Recorded data:
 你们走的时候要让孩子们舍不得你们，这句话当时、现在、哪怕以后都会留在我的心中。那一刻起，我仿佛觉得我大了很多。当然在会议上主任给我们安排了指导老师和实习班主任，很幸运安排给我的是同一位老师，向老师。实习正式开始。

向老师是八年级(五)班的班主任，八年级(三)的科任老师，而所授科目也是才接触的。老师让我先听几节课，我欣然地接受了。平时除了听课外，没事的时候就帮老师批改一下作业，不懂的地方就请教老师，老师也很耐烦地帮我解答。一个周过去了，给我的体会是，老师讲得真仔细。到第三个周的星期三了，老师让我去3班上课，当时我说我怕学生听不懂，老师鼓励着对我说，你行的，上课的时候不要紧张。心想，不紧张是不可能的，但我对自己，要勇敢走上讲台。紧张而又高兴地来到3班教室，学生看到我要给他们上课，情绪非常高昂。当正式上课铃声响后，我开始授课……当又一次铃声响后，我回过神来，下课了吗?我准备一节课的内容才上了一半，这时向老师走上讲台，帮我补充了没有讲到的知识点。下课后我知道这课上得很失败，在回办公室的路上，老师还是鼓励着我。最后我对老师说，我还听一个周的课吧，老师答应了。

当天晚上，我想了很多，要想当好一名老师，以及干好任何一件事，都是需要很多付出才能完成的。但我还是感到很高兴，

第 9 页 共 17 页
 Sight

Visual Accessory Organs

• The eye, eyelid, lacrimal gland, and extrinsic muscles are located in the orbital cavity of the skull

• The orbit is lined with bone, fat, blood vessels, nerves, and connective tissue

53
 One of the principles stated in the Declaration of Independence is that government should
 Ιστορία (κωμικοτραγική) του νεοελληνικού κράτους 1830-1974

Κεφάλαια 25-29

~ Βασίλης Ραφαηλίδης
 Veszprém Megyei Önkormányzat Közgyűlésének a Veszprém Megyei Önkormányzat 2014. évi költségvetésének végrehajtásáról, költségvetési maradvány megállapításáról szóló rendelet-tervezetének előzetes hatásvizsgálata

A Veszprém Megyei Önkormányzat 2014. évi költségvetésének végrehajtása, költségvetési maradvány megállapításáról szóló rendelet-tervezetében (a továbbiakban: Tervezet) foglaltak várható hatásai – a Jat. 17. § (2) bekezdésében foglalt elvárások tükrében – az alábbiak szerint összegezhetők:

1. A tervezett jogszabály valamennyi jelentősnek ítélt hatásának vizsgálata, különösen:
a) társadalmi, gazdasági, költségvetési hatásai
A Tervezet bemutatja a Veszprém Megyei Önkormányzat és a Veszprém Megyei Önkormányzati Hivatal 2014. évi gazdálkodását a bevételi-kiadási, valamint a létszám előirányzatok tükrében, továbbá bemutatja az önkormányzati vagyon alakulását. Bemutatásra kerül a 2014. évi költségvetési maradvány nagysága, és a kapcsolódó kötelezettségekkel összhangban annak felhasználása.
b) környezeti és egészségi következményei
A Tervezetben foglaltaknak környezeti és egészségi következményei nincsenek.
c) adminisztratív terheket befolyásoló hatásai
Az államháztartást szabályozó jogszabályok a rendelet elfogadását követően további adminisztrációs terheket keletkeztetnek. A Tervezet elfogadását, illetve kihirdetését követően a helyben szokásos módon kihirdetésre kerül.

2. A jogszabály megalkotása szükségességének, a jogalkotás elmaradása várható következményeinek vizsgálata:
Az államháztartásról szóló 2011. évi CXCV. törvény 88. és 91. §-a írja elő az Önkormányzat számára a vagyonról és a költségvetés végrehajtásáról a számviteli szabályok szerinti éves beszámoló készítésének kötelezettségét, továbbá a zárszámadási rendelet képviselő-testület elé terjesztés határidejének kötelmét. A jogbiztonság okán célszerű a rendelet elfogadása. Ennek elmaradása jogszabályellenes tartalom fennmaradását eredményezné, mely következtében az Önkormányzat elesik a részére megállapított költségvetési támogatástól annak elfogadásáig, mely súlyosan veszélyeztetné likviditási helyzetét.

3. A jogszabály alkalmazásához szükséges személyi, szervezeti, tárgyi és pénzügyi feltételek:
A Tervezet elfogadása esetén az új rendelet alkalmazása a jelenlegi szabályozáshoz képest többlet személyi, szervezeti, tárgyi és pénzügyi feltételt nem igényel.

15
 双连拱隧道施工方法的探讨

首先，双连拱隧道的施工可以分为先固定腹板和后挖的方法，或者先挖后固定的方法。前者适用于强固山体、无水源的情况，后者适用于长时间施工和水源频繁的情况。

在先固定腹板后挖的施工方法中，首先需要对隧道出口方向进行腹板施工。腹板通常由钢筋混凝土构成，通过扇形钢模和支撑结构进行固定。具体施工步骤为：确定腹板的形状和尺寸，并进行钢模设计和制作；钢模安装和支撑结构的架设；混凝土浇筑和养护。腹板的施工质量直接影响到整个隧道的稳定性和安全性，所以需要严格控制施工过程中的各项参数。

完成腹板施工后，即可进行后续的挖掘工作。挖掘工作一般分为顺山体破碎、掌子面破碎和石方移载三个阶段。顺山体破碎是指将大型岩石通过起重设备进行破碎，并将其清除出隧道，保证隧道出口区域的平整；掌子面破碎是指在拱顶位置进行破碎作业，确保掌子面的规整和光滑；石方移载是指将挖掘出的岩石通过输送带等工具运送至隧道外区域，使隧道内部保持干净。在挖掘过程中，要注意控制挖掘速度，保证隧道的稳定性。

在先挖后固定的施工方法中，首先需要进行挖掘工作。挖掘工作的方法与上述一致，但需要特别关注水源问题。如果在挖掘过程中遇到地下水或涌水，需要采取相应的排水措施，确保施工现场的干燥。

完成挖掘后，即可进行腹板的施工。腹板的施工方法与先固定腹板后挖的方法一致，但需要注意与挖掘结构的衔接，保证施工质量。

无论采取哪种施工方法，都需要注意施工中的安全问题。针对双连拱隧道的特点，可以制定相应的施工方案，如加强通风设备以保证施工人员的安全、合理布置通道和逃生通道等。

_About this exercise_
Every line above that includes the word "tükrében" must appear in the answer.

_Worked solution_
A Veszprém Megyei Önkormányzat 2014. évi költségvetésének végrehajtása, költségvetési maradvány megállapításáról szóló rendelet-tervezetében (a továbbiakban: Tervezet) foglaltak várható hatásai – a Jat. 17. § (2) bekezdésében foglalt elvárások tükrében – az alábbiak szerint összegezhetők:
A Tervezet bemutatja a Veszprém Megyei Önkormányzat és a Veszprém Megyei Önkormányzati Hivatal 2014. évi gazdálkodását a bevételi-kiadási, valamint a létszám előirányzatok tükrében, továbbá bemutatja az önkormányzati vagyon alakulását. Bemutatásra kerül a 2014. évi költségvetési maradvány nagysága, és a kapcsolódó kötelezettségekkel összhangban annak felhasználása.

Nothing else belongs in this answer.